--- begin ---
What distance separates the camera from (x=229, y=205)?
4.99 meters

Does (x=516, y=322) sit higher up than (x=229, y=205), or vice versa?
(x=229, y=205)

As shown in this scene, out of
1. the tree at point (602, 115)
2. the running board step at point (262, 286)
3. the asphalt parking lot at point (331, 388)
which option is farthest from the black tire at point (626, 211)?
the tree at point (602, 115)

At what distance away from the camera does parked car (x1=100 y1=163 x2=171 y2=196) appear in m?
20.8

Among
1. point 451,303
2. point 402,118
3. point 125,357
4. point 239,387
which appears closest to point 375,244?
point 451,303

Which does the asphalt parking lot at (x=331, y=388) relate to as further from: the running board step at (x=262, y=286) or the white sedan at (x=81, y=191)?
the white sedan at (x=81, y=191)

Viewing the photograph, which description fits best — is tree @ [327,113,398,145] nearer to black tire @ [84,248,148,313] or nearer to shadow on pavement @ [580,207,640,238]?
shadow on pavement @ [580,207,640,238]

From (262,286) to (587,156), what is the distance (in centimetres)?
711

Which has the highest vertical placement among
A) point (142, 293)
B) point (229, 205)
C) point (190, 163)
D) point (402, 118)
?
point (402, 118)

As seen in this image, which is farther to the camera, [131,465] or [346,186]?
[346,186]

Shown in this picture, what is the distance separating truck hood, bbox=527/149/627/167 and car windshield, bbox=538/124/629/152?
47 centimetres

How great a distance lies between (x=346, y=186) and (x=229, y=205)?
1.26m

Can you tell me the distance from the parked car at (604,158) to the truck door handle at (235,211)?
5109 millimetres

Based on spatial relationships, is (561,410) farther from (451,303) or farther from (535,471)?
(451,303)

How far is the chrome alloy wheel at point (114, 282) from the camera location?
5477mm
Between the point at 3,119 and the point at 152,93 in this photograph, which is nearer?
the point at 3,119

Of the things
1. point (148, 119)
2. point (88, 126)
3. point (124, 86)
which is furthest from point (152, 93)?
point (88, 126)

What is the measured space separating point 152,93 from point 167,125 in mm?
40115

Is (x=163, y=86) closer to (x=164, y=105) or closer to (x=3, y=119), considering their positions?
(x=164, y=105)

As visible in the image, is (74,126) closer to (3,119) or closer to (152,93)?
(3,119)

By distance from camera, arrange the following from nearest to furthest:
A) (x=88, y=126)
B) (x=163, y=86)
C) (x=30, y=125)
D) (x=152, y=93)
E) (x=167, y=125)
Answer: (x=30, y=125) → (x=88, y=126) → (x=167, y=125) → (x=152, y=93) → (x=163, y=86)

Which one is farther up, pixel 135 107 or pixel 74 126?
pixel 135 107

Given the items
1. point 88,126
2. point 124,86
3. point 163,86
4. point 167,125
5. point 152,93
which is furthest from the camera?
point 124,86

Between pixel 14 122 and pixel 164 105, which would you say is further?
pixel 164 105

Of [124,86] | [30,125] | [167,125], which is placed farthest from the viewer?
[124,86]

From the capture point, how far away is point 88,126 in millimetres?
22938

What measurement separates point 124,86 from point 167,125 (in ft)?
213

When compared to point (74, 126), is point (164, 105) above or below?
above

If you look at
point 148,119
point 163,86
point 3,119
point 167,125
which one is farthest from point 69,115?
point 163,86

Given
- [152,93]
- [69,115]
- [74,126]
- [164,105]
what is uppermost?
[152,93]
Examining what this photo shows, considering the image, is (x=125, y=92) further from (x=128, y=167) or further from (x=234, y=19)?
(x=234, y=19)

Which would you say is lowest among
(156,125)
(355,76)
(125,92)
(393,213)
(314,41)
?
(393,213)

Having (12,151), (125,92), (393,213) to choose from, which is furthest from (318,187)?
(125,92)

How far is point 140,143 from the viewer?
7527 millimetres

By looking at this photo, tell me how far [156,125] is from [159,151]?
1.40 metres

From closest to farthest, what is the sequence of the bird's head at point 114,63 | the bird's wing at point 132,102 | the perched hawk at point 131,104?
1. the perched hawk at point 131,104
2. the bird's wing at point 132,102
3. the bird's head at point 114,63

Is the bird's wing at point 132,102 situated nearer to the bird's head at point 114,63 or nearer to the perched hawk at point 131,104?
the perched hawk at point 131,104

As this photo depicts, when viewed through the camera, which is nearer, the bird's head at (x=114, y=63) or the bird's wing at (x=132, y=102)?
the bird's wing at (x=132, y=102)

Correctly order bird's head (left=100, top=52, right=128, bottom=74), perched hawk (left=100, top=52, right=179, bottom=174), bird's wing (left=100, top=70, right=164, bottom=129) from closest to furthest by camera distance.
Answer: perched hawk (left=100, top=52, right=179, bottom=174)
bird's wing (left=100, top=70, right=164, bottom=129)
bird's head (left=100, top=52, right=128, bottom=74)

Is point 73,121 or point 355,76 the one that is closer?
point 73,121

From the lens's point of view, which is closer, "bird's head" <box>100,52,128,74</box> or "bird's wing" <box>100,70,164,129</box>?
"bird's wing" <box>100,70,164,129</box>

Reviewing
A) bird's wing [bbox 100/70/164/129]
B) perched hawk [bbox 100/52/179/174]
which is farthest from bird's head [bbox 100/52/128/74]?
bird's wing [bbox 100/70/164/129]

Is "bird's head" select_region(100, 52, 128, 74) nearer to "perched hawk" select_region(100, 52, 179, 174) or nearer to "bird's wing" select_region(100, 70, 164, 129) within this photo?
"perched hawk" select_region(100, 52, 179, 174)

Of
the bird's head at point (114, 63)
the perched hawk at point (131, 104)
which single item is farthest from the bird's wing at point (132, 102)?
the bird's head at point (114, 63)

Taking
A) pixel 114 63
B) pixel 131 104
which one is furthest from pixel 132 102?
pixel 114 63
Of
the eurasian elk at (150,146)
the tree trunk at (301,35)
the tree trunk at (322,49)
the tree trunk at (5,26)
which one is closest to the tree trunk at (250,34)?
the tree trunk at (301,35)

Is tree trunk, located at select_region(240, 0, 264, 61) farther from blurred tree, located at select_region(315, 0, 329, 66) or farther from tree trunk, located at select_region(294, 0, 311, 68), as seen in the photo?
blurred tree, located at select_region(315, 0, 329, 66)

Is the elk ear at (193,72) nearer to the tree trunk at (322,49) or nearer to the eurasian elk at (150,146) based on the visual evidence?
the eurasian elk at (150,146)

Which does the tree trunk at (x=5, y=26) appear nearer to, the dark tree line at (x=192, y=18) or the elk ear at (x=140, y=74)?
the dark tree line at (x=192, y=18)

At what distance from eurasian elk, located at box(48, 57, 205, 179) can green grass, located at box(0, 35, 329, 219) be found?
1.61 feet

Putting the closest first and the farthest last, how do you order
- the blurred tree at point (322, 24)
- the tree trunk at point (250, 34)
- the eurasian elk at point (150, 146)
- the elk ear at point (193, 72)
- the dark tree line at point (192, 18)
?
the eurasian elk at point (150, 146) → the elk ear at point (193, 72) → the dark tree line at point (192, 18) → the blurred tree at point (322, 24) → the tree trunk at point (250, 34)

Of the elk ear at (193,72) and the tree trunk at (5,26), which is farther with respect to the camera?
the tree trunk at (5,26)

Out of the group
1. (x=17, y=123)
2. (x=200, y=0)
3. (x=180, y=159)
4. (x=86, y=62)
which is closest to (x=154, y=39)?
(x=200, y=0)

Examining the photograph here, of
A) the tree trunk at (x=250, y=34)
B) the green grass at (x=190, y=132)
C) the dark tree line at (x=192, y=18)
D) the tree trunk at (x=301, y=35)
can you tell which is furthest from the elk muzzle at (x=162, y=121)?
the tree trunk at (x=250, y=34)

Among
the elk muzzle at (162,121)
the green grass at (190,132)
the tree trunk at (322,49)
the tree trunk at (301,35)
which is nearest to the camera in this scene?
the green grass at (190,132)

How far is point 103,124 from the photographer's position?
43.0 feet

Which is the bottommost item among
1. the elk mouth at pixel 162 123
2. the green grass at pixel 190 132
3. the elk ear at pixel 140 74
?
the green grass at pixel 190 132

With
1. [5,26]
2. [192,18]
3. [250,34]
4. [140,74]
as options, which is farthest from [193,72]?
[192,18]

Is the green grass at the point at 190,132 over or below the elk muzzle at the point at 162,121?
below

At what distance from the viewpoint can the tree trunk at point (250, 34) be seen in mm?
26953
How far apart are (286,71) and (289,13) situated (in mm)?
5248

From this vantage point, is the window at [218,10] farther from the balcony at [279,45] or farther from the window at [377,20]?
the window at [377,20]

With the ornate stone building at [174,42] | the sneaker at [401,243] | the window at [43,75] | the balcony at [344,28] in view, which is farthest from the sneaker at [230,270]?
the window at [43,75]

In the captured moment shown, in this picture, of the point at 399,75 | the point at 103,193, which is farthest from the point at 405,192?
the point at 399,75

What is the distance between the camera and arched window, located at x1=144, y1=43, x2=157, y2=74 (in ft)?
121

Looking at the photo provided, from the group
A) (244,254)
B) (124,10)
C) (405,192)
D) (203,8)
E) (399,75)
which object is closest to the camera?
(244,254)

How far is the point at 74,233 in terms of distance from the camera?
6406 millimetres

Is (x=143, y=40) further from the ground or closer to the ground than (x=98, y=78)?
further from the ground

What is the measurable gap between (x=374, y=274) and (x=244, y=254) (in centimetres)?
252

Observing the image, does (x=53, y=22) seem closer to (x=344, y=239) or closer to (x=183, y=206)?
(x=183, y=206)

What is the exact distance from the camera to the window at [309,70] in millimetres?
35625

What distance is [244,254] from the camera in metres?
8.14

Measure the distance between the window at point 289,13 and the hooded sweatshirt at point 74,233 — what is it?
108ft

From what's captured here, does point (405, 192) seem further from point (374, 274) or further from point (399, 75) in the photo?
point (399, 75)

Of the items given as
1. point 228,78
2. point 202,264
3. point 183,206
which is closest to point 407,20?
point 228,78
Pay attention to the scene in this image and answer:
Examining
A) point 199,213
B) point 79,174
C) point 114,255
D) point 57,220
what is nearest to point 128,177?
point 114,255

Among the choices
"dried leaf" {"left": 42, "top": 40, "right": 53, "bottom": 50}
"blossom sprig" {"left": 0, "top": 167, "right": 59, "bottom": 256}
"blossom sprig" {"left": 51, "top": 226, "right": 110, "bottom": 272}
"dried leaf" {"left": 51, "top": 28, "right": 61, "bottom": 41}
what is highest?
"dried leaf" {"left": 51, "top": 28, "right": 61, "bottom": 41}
--- end ---
AIM ▸ Copy word for word the entries from the very first line through the line that contains "5109 millimetres", including both ends.

ANSWER TO THE TASK ▸
What distance separates the camera from (x=229, y=205)?
4.99 meters

Does (x=516, y=322) sit higher up than (x=229, y=205), or vice versa?
(x=229, y=205)

As shown in this scene, out of
1. the tree at point (602, 115)
2. the running board step at point (262, 286)
3. the asphalt parking lot at point (331, 388)
which option is farthest from the black tire at point (626, 211)?
the tree at point (602, 115)

At what distance away from the camera does parked car (x1=100 y1=163 x2=171 y2=196) appear in m?
20.8

Among
1. point 451,303
2. point 402,118
3. point 125,357
4. point 239,387
which appears closest to point 375,244?
point 451,303

Which does the asphalt parking lot at (x=331, y=388) relate to as further from: the running board step at (x=262, y=286) or the white sedan at (x=81, y=191)?
the white sedan at (x=81, y=191)

Viewing the photograph, which description fits best — is tree @ [327,113,398,145] nearer to black tire @ [84,248,148,313] or nearer to shadow on pavement @ [580,207,640,238]?
shadow on pavement @ [580,207,640,238]

From (262,286) to (587,156), what is the distance (in centimetres)?
711

Which has the highest vertical placement among
A) point (142, 293)
B) point (229, 205)
C) point (190, 163)
D) point (402, 118)
?
point (402, 118)

As seen in this image, which is farther to the camera, [131,465] or [346,186]?
[346,186]

Shown in this picture, what is the distance separating truck hood, bbox=527/149/627/167 and car windshield, bbox=538/124/629/152?
47 centimetres

How great a distance lies between (x=346, y=186) and (x=229, y=205)?
1.26m

Can you tell me the distance from the parked car at (604,158) to the truck door handle at (235,211)?
5109 millimetres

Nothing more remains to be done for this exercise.